» EXERCISE INSTRUCTIONS
Begin at the line of the listing that has "From the camera position, which" and stop after the line that has "How much of". Give those lines again with every "flat screen tv" renamed to "television", keeping all else unchanged.

» Records of scene-based spatial questions
=======
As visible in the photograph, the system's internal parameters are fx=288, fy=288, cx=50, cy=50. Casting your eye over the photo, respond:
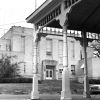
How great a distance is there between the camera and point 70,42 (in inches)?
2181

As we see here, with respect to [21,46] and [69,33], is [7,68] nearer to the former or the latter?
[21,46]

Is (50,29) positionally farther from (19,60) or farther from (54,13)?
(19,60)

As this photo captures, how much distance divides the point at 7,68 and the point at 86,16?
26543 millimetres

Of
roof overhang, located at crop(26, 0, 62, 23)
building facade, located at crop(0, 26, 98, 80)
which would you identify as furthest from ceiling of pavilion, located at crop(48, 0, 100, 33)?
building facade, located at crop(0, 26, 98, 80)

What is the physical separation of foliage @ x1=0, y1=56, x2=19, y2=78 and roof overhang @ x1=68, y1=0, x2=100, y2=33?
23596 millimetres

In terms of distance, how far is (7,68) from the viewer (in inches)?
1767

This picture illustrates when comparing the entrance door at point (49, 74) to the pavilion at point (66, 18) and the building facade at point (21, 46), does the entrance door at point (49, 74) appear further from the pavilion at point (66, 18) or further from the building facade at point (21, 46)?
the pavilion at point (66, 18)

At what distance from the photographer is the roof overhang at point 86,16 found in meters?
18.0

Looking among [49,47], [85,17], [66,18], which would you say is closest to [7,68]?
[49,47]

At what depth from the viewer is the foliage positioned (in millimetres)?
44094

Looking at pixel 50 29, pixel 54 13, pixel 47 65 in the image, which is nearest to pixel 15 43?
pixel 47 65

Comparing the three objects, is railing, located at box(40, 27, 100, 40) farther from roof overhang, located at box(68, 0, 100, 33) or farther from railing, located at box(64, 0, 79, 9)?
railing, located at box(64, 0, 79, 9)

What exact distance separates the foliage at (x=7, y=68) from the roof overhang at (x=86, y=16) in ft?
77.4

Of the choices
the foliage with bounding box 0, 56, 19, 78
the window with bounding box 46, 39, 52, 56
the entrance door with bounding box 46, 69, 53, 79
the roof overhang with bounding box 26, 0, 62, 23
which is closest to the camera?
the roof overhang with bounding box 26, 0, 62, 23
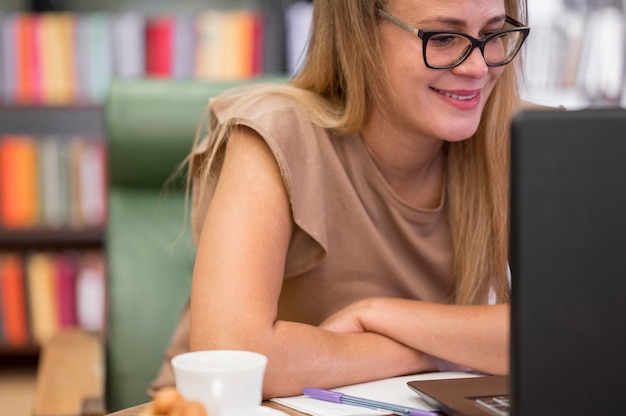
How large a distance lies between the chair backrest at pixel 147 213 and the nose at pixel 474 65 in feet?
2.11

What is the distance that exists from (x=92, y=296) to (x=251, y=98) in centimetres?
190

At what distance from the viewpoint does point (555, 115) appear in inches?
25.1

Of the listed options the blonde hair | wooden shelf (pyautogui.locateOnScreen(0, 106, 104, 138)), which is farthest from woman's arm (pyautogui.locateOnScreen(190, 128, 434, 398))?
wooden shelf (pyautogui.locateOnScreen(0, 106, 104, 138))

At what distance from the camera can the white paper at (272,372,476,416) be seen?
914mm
=======
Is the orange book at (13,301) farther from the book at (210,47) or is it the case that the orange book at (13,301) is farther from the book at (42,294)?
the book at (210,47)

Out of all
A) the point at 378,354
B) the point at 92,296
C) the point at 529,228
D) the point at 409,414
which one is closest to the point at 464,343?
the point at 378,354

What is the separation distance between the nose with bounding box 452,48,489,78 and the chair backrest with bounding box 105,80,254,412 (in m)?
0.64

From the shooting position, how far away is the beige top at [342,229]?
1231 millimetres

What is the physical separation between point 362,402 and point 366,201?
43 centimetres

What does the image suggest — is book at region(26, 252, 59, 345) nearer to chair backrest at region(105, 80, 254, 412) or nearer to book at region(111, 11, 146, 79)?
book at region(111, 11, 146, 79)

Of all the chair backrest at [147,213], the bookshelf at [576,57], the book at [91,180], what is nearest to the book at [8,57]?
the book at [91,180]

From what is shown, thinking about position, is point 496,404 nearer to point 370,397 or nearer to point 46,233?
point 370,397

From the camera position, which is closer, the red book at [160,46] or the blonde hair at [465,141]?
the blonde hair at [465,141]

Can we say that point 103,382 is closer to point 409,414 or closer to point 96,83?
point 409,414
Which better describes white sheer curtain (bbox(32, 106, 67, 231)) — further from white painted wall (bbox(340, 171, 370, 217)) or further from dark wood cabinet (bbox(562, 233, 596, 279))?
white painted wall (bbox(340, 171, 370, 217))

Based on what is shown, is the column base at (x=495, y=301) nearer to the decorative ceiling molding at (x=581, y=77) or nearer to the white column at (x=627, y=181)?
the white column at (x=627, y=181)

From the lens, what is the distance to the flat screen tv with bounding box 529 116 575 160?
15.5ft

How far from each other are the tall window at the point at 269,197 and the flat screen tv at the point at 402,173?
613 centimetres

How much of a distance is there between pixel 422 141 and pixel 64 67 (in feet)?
=======
» CORRECT ANSWER
From the camera position, which is closer, the red book at [160,46] or the blonde hair at [465,141]?
the blonde hair at [465,141]

Can we say that point 103,382 is closer to point 409,414 or closer to point 96,83?
point 409,414
Which better describes white sheer curtain (bbox(32, 106, 67, 231)) — further from white painted wall (bbox(340, 171, 370, 217)) or further from dark wood cabinet (bbox(562, 233, 596, 279))?
white painted wall (bbox(340, 171, 370, 217))

Based on what is shown, is the column base at (x=495, y=301) nearer to the decorative ceiling molding at (x=581, y=77) or nearer to the white column at (x=627, y=181)?
the white column at (x=627, y=181)

From the lens, what is the distance to the television with bounding box 529 116 575 160?
15.5ft

How far from each other are the tall window at the point at 269,197 and the television at the point at 402,173?
613 centimetres

How much of a distance is there between pixel 422 141 and pixel 64 67 (in feet)?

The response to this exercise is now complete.